This Security Policy outlines the process for reporting security vulnerabilities in the Anticipator project and defines expectations for responsible disclosure.

Security updates are provided only for the latest stable release.

Users are strongly encouraged to upgrade to the latest version to receive security fixes.

If you believe you have discovered a security vulnerability, please report it privately.

Do NOT create a public GitHub issue.

Submit reports via email:

• mohithkarthikeya28@gmail.com
• rishi.thippan@gmail.com

Please include:

• A detailed description of the vulnerability
• Steps to reproduce the issue
• Affected versions
• Potential impact
• Proof-of-concept code (if applicable)

We will acknowledge receipt of your report within 24 hours.

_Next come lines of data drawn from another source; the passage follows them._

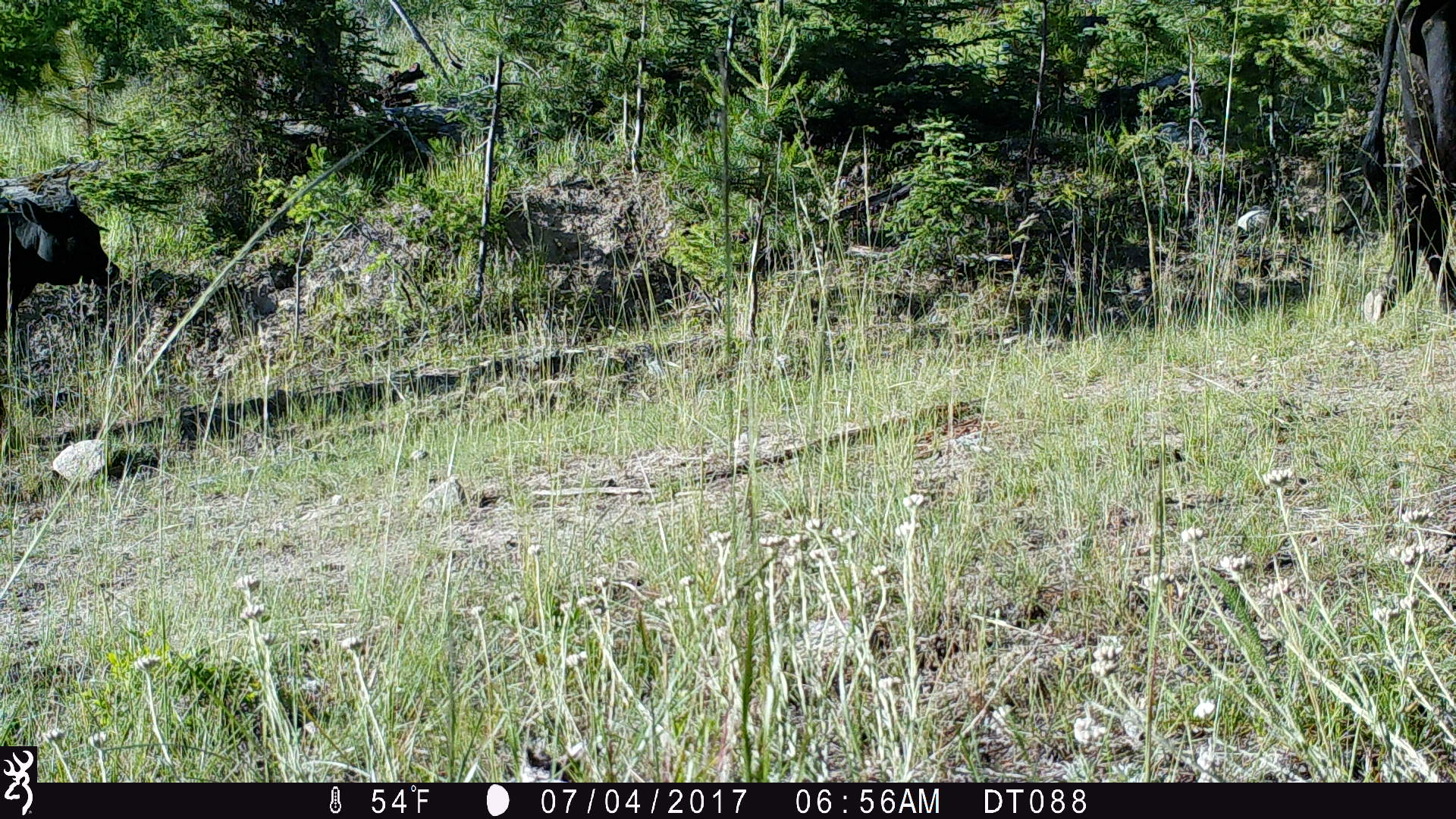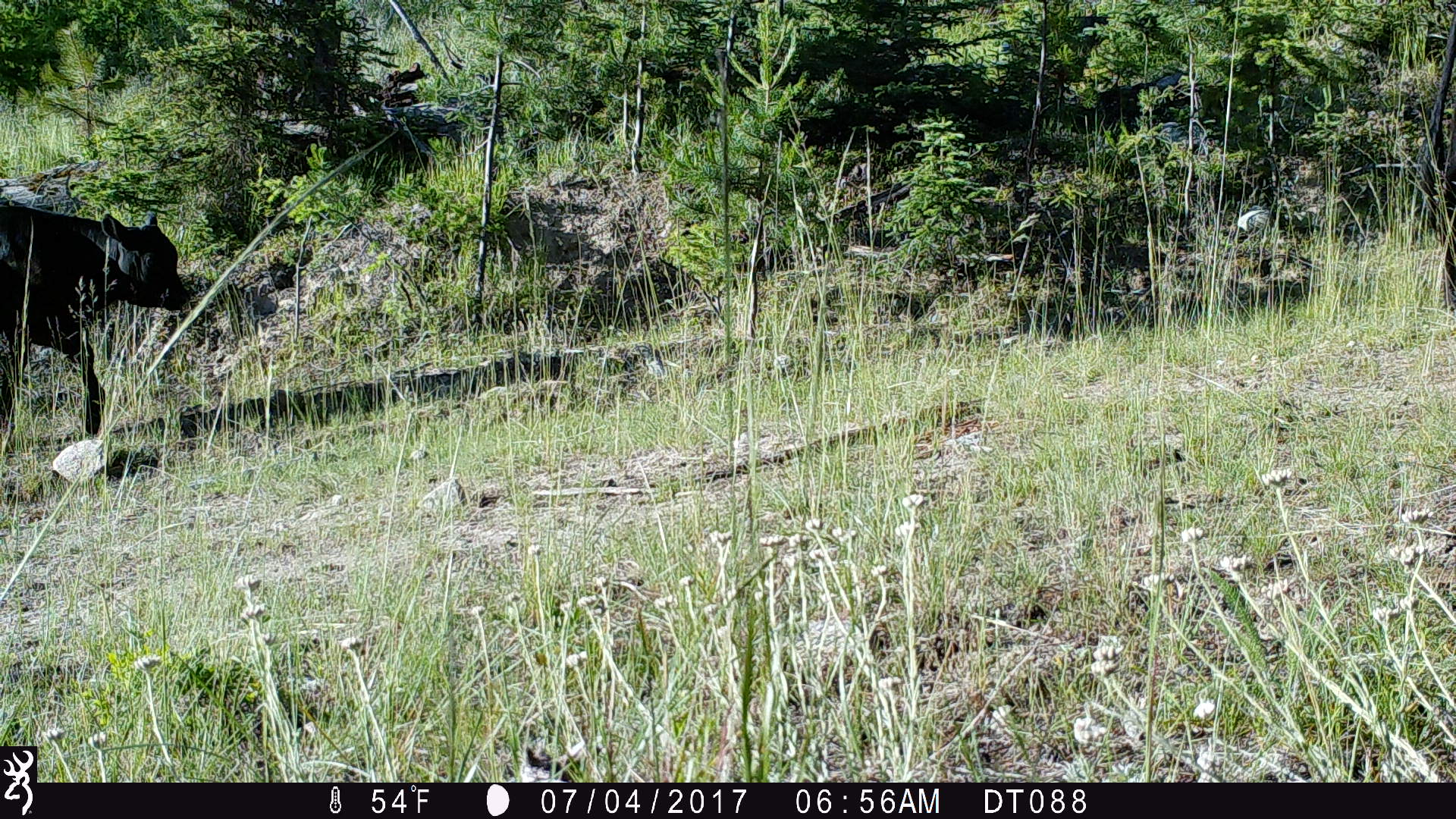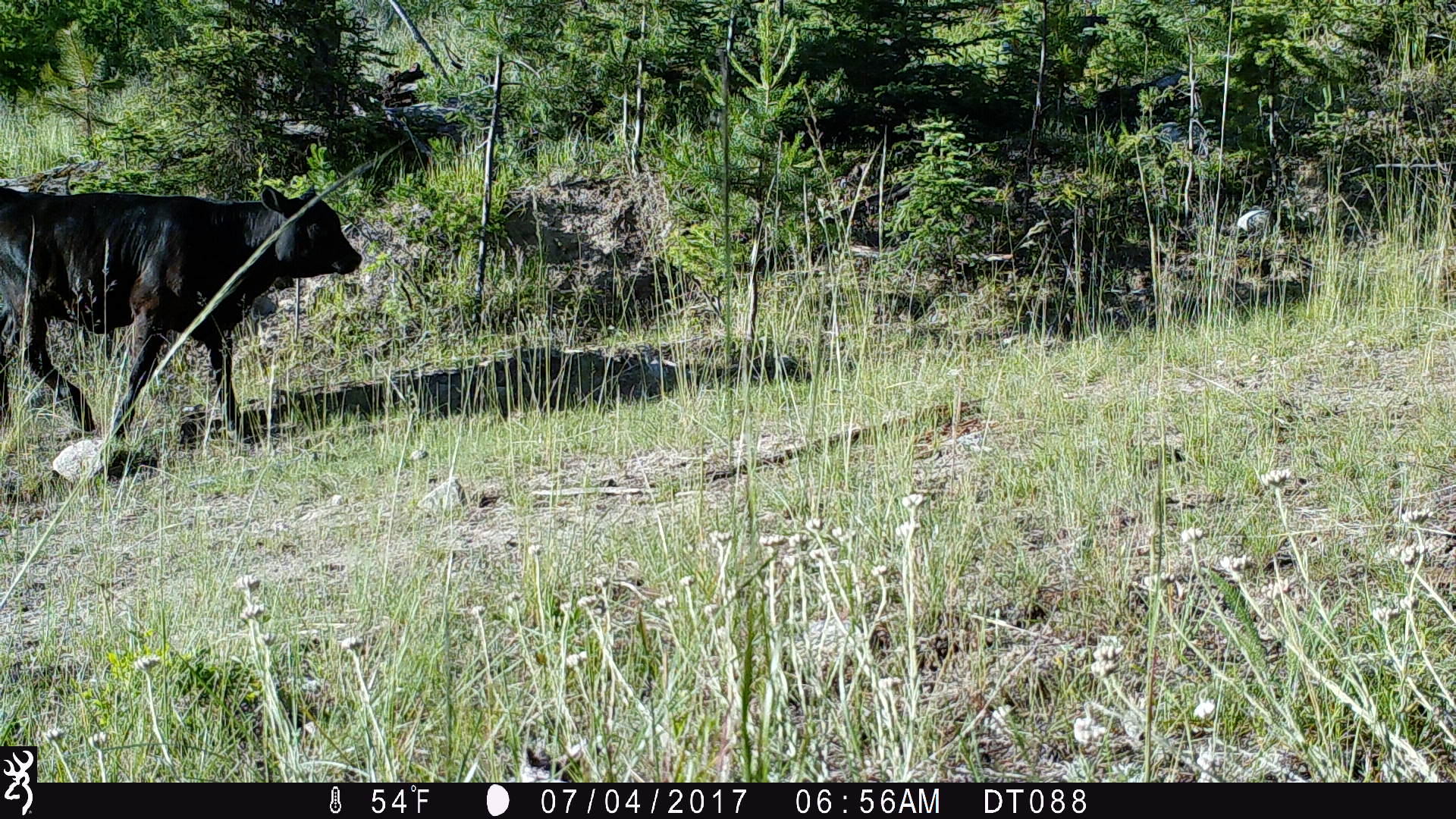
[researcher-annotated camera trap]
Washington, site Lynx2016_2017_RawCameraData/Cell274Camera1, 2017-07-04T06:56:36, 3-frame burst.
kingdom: Animalia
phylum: Chordata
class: Mammalia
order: Artiodactyla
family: Bovidae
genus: Bos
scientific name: Bos taurus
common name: domestic cattle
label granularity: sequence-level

We request that researchers:

• Do not publicly disclose vulnerabilities before a fix is released.
• Do not exploit vulnerabilities beyond what is necessary for proof-of-concept.
• Allow reasonable time for remediation.

We commit to:

• Investigating all legitimate reports.
• Releasing patches in a timely manner.
• Crediting reporters where appropriate.

This policy applies only to:

• The Anticipator core engine
• Official CLI tools
• Official integrations

This policy does NOT cover:

• Third-party dependencies
• User misconfiguration
• Forked or modified versions

This project is provided "as is" without warranty of any kind, express or implied, including but not limited to fitness for a particular purpose or non-infringement.

The maintainers shall not be liable for any damages arising from the use of this software.

We will not pursue legal action against security researchers who:

• Act in good faith
• Avoid privacy violations
• Avoid service disruption
• Follow this disclosure policy

However, activities that violate applicable laws are not authorized.